MUTSUZLUĞU DEĞİŞTİR Gerçekten mutsuz olduğunuzu düşünüyorsanız, böyle bir durumda üç seçiminiz var. Önce o ortamı değiştirmek için seçeneklerinize bakmak. Zaman hiçbir şeyi iyileştirmiyor. O zamanı nasıl kullandığınız önemli. Mutsuz olduğunuz ortamda sürekli sonuç vermeyen tepkilerinizi tekrarlayarak yaşamak her şeyi daha da kötüleştiriyor. Ruhunuzu iyi hissettirecek doğru adımı atabilmek, şartlarınızı değiştirebilmek için seçeneklerinizi tüm netliği ile görebilmeniz gerekiyor. Eğer her yolu denediğinize inanıyorsanız ve bulunduğunuz ortamda kalmanız için ödediğiniz bedelin çok yüksek olduğunu düşünüyorsanız ikinci seçiminiz, zararı minimumda tutarak o ortamdan sıyrılabilirsiniz. Eğer içinde bulunduğunuz şartları hiçbir şekilde değiştirmeye imkanınız yoksa o zaman o ortamda kalıp karşı koymaya devam edeceğinizi kabul edip kendinize yaptığınız baskıyı kesersiniz. Hayatınızda biraz düzen ve huzur istiyorsanız bu üç seçenekten başka çare yok.

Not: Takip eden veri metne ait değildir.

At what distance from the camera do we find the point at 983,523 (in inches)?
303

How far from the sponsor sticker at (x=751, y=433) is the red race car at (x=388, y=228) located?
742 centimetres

KAVGA EDER MİSİNİZ? Bir tartışma anında savunduğumuz konuyu sadece kendi bakış açımızla görürüz. Kendimizi karşımızdakinin yerine koyamayız. Tartışmalar sadece gösterdiğimiz tepkilerinizden ibaret kalır. Sonuçta kimseyi kendi değer ve inançlarından vazgeçiremediğimiz bir gerçek. İlişkinizi, hatta tartışmalarınızı kendinizi geliştirmek için kullanabilirsiniz. Nasıl mı? Bir yakınınızla tartışma esnasında ne kadar savunmaya geçtiğinizi fark edin, sanki tüm sahip olduğunuz şeylere saldırılıyormuş gibi. Veya diğer kişiye bağırıp çağırırken kendi agresif, saldırgan tarzınızı fark edin. İzleyin. Fikirlerinize ve görüş şeklinize bağımlılığınızı izleyin. Sizin doğru, karşınızdaki kişinin yanlış olduğunu kabul ettirmek için ne kadar enerji harcadığınızı fark edin. İşte o anda tümüyle kendini kabul ettirme ihtiyacı olan egonuzun esiri olduğunuzu göreceksiniz. Ancak bu zamandan sonra tepkilerinizde farklı seçimleri görmeye başlarsınız. Eşinizle bir tartışma anında bu satırları hatırlayıp şunu deneyin bir kez: Kavga esnasında gösterdiğiniz tepkiyi bir an bırakın. Sadece ne olduğunu görmek için -"aman seninle uğraşamayacağım" gibi karşınızdakini aşağılayan ve sizi başka türlü bir karşı koymaya götüren cinsten, egonuzun hala daha aktif olduğu, üstünlüğünüzü göstermeye çalışan bir biçimde değil- kavga arası verin. Kendinizi tamamen bırakabilmeniz, güç ve kontrolü elde tutmanız için savunduğunuz konuyu, kendi doğrunuzu (başkasının doğrusu olmak zorunda değil) ispat etmeye çalışmanın anlamsızlığını, farklı yerlerden gelen kişilerin farklı gözlerle gördüğünü ve kendi fikrinizi bir başkasına (en yakınınıza bile) kendi gözünüzden gösteremeyeceğinizi fark etmeye çalışın. Bir anda netlik, sakinlik ve hafiflik hissedeceksiniz. Karşı koyarak yarattığınız negatif enerji alışverişini bıraktığınız gibi karşınızdakinin reaksiyonunu fark edin. Onun da savunmasını nasıl bıraktığını ve asıl iletişimin o anda başladığını göreceksiniz.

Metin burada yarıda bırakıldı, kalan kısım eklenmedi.